Hyde Park bike shop owner fights to keep store open after falling behind on taxes

Sarah Schulte Image
Wednesday, January 28, 2015
Bike shop owner fights to keep store open
David Jones has been repairing bicycles in the city's Hyde Park neighborhood for more than three decades.

CHICAGO (WLS) -- The owner of a bike shop in Chicago is fighting to keep his store open. David Jones has been repairing bicycles in the city's Hyde Park neighborhood for more than three decades.

Jones says he is the victim of a bad accountant. The bike repair shop owner owes thousands of dollars in back taxes. While Jones is working on paying his tax bill, he worries a long winter could put him out of business.

Jones is open for business, and would like to keep it that way for a long time. After all, owning his own bike repair shop is a lifelong dream.

"This is my baby, this is basically what I put my heart and soul into. I've been doing this in this neighborhood for 35 years," said David Jones, owner, D.J.'s bike doctor.

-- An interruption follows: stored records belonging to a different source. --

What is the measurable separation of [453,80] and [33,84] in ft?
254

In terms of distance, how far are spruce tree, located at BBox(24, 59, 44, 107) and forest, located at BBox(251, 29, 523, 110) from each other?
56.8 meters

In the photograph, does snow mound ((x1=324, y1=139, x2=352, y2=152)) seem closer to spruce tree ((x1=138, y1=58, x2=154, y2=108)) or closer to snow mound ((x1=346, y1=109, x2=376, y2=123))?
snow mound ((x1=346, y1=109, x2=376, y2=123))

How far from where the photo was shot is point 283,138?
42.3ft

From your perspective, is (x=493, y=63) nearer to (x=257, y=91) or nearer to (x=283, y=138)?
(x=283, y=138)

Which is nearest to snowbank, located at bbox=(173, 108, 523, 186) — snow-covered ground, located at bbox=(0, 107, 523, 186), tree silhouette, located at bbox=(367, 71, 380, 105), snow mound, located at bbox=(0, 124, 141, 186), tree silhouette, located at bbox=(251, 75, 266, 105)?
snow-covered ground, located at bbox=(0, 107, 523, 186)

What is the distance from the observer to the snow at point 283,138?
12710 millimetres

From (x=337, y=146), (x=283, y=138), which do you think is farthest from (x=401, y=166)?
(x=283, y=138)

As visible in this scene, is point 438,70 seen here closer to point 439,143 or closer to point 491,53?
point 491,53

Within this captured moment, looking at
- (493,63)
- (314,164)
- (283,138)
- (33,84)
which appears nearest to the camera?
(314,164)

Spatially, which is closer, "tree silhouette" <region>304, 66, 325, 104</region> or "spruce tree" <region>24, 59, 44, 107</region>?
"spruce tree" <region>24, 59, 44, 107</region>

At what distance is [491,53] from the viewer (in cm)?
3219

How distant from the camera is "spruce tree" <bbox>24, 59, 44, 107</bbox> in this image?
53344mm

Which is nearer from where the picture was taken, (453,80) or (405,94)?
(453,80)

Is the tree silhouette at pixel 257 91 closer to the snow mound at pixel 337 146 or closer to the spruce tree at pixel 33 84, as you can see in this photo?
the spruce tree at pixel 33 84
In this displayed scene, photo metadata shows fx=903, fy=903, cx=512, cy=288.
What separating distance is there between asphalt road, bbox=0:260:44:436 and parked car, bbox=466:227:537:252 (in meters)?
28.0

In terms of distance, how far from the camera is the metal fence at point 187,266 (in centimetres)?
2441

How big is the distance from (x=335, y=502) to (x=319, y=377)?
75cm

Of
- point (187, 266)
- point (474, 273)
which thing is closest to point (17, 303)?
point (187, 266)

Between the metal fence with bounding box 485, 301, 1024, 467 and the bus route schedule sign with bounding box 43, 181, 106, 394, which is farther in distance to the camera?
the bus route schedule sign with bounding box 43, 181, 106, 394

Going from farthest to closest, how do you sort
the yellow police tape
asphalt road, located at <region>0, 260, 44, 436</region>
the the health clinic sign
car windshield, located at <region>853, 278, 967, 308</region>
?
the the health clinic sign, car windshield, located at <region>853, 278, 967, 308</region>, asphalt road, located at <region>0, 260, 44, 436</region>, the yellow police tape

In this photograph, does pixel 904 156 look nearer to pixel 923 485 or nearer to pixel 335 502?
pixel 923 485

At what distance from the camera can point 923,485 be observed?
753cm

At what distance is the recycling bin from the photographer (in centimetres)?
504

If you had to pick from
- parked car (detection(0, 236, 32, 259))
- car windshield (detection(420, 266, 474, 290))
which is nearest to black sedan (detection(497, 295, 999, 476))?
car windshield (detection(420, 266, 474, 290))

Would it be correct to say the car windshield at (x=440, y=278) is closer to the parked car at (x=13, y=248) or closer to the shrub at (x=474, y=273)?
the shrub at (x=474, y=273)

After working for another shop in Hyde Park or 30 years, Jones went on his own and opened D.J.'S Bike Doctor on E. 55th St. But, Jones found out the hard way that owning a business is much different that running one.

"I made the mistake of hiring a friend of the family when I first opened my business as an accountant, who said he was gonna help me out, get the business set up, straightened out and everything squared away," Jones said.

Jones says it turns out his accountant friend was doing everything but getting his business squared away. The accountant disappeared with all of Jones' paperwork after the bike shop owner found out he was $30,000 behind in taxes because the accountant wasn't filing tax documents correctly.

"I basically myself had to, by myself, go to the IRS and the state and get on payment plan, so I'm on a payment plan with both of them in paying off debts," Jones said.

Between paying back taxes as well as current sales, income and corporate taxes, Jones is worried he can't keep his business going especially in the slow winter months. Knife sharpening, bike storage and fixing wheelchairs and walkers add extra income, but what Jones can really use is an early spring.

"All want to do is keep this place going, make a decent living, maybe make a little to retire on," Jones said.

While this winter hasn't been bad, Jones is still making up from last winter when business was really down. The bike repair shop owner says he has hired a good accountant and book keeper who are doing the work correctly, and Jones says they are not family friends.